Unable to autoping new agent

Products

Autosys Workload Automation

Issue/Introduction

Scenario 1:

Unable to autoping a new agent. The autoping receives the following error...

CAUAJM_I_50023 AutoPinging Machine [agent_host]
CAUAJM_E_10229 Communication attempt with the CA WAAE Agent has failed! [agent_host:7520]
CAUAJM_E_50281 AutoPing from the Scheduler WAS NOT SUCCESSFUL.

...
CAUAJM_E_10229 Communication attempt with the CA WAAE Agent has failed! [agent_host:7520]
CAUAJM_E_50283 AutoPing from the Application Server WAS NOT SUCCESSFUL.
....

CAUAJM_E_50026 ERROR: AutoPing WAS NOT SUCCESSFUL.

In the transmitter.log on the agent machine, the following error is logged when the autoping is attempted...

10/19/2021 16:05:44.657 EDT-0400 5 TCP/IP Controller Plugin.Transmitter pool thread <Slow:1>.CybTargetHandlerChannelLogHelper.logConnectionAttempt[:75] - Attempting to open conversation to CENTRAL_MANAGER@scheduler_host:7507 using plain socket

10/19/2021 16:05:44.657 EDT-0400 5 TCP/IP Controller Plugin.Transmitter pool thread <Slow:1>.CybTargetHandlerChannelLogHelper.logConnectionInfo[:109] - Opened conversation to CENTRAL_MANAGER@scheduler_host:7507 with partner at ##.#.##.###:7507 with timeout of 10000 from ##.#.##.###:57075

10/19/2021 16:05:44.657 EDT-0400 1 TCP/IP Controller Plugin.Transmitter pool thread <Slow:1>.CybTargetHandlerChannel.sendMessage[:627] - Error sending message to CENTRAL_MANAGER:
cybermation.library.communications.CybConversationConnectionResetException: Reset by peer

Scenario 2:
When running an autoping command against a new agent install, it is consistently failing, but for inconsistent reasons.

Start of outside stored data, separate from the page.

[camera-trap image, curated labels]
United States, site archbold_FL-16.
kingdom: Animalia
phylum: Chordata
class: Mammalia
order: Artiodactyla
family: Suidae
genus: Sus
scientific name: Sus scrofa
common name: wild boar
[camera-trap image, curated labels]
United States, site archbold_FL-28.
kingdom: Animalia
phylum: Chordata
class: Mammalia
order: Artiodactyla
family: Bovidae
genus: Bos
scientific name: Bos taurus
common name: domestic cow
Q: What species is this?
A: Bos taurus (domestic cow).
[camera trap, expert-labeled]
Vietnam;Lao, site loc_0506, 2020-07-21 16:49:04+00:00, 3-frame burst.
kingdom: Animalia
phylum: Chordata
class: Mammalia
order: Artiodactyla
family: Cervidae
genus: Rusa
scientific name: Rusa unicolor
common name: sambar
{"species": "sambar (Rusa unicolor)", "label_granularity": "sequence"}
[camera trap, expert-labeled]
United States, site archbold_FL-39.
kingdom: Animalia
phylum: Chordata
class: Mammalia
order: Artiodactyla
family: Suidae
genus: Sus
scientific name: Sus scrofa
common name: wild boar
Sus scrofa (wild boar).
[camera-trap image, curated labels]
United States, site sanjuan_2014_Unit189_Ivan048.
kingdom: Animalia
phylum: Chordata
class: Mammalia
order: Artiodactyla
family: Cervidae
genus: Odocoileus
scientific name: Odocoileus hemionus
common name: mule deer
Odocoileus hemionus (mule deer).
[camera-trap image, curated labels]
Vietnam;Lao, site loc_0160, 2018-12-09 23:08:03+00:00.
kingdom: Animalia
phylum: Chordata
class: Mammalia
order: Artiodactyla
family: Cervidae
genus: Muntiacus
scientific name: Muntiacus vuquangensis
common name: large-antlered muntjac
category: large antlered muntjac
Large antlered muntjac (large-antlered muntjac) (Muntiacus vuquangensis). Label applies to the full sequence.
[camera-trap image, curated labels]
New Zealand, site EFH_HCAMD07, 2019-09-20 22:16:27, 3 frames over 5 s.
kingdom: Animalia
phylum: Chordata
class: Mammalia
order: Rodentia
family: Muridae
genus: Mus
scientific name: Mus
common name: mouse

Sometimes, the autoping will succeed for the Scheduler/Application Server, but not the other. Other times it will fail from both.

Environment

Release : 11.3/11.4/11.5/12.0

Component : CA Workload Automation System Agent

Cause

Scenario 1 Cause:

While there can be a wide variety of root causes for an autoping failure, the key error to the one we are focusing on with this document is in the transmitter.log.
The agent is attempting to open a connection back to the Scheduler and using a manager id called "CENTRAL_MANAGER"...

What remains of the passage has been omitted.